Long video understanding has always been a major challenge in the field of video analysis. Traditional models are inefficient when processing long videos and are difficult to effectively extract key information. This paper introduces a hierarchical video markup compression technology called HiCo, and the "VideoChat-Flash" system based on this technology, which significantly improves the "needle in the haystack" task through multi-stage learning and improved Long video understanding capabilities and significantly reduced computing requirements. The research team built a large dataset containing 300,000 hours of video and 200 million words of annotations for model training and evaluation.
Specifically, HiCo reduces computational complexity by segmenting long videos into short segments and compressing redundant information, while leveraging semantic associations with user queries to further reduce the number of tags processed. "VideoChat-Flash" adopts a multi-stage learning scheme, first using short videos for supervised fine-tuning, and then gradually introducing long video training, and finally achieving a comprehensive understanding of mixed-length corpus. Additionally, the improved “needle in the haystack” task improves the model’s understanding of context and multi-hop video configurations.
In the specific implementation of long video processing, "VideoChat-Flash" adopts a multi-stage learning scheme from short videos to long videos. The researchers first used short videos and their corresponding annotations for supervised fine-tuning, and then gradually introduced long videos for training, finally achieving a comprehensive understanding of mixed-length corpus. This method not only improves the visual perception capabilities of the model, but also provides rich data support for long video processing. The research team constructed a huge data set containing 300,000 hours of video and 200 million words of annotations.
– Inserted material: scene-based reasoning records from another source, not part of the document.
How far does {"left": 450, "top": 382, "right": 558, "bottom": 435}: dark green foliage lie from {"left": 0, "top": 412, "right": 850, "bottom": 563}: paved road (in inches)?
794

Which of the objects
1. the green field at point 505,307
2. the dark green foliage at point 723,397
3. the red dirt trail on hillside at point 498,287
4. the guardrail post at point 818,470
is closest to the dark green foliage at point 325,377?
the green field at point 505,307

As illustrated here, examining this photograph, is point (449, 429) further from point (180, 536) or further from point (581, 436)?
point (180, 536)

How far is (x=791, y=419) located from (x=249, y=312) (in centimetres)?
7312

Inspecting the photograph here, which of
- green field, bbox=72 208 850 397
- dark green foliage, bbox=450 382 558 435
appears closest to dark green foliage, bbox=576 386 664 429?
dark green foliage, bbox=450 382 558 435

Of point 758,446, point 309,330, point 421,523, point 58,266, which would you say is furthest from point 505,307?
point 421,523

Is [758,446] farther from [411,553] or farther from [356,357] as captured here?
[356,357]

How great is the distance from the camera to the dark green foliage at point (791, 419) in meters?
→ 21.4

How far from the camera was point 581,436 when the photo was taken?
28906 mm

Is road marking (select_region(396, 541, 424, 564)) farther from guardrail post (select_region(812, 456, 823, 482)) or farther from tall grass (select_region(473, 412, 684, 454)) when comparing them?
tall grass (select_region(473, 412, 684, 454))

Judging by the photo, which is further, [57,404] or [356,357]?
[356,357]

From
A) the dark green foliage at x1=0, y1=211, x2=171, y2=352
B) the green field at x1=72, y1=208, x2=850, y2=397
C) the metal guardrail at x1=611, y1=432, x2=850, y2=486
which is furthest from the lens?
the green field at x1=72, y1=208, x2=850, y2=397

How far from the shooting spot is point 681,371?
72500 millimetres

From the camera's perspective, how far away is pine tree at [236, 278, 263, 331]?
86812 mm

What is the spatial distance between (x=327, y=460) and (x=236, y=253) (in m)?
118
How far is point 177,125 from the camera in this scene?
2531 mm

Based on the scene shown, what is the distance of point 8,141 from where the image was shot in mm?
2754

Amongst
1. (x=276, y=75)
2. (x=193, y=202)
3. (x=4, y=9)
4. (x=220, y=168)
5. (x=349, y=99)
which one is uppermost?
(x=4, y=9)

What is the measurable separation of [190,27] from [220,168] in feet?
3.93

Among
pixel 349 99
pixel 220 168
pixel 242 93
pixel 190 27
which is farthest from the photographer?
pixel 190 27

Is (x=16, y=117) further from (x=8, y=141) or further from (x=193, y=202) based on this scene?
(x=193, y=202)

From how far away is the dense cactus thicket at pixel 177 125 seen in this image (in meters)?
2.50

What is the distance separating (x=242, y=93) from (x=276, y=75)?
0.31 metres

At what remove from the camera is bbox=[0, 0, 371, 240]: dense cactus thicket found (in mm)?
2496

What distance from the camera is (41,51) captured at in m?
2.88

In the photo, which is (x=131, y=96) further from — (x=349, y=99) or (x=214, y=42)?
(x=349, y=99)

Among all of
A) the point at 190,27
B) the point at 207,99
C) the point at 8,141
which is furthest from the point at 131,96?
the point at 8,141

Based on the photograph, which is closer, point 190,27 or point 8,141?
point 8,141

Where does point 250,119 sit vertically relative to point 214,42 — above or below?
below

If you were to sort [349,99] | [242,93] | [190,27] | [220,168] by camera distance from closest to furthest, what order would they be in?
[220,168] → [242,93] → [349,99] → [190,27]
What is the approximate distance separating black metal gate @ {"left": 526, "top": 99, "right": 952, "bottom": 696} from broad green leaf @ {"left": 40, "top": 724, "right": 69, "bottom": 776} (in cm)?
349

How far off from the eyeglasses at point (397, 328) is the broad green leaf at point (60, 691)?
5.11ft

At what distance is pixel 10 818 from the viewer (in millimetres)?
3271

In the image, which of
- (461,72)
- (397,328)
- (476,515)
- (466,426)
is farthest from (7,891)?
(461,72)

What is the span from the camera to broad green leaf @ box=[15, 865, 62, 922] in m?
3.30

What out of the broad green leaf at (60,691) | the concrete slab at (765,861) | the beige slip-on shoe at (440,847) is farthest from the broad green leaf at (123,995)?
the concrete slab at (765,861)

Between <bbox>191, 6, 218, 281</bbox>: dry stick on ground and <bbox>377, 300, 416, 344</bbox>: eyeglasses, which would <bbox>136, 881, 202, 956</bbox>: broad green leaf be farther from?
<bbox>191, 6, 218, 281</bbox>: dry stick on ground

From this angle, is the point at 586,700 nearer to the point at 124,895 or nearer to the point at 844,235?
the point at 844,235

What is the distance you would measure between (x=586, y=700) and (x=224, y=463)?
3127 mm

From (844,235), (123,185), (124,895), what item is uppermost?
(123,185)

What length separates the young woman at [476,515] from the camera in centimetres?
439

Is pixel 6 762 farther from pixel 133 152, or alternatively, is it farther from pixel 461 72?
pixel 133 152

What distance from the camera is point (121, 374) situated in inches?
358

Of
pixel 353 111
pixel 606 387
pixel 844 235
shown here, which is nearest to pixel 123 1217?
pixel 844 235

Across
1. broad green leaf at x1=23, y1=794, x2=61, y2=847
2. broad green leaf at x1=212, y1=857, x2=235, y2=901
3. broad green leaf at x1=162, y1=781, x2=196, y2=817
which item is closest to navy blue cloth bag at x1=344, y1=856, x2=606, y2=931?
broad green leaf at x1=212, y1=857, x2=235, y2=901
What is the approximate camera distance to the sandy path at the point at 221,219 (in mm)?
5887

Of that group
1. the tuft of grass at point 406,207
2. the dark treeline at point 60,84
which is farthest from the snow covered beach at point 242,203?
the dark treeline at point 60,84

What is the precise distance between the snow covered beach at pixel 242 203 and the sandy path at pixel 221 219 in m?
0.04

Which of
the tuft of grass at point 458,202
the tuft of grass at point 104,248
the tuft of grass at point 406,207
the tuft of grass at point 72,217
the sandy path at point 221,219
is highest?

In addition, an improved "needle in the haystack" task is proposed in the study for multi-hop video configurations. With the new benchmark, the model not only needs to find a single target image in the video, but also needs to understand multiple interrelated image sequences, thus improving the model's ability to understand context.
Experimental results show that the proposed method reduces computation by two orders of magnitude, especially performs well in benchmark tests of short and long videos, becoming a leader in the new field of short video understanding. At the same time, this model also surpasses existing open source models in long video understanding, showing strong time positioning capabilities.
Paper: https://arxiv.org/abs/2501.00574
Highlight:
The researchers proposed the hierarchical video tag compression technology HiCo, which significantly reduces the computational requirements for long video processing.
The "VideoChat-Flash" system adopts a multi-stage learning method and combines short and long videos for training, which improves the model's understanding ability.
Experimental results show that this method reaches new performance standards in multiple benchmark tests and becomes an advanced model in the field of long video processing.
All in all, this research provides a new solution for efficient long video understanding. HiCo technology and VideoChat-Flash system have achieved significant breakthroughs in computational efficiency and model performance, laying the foundation for future long video analysis applications. A solid foundation. The research results have important theoretical significance and practical application value.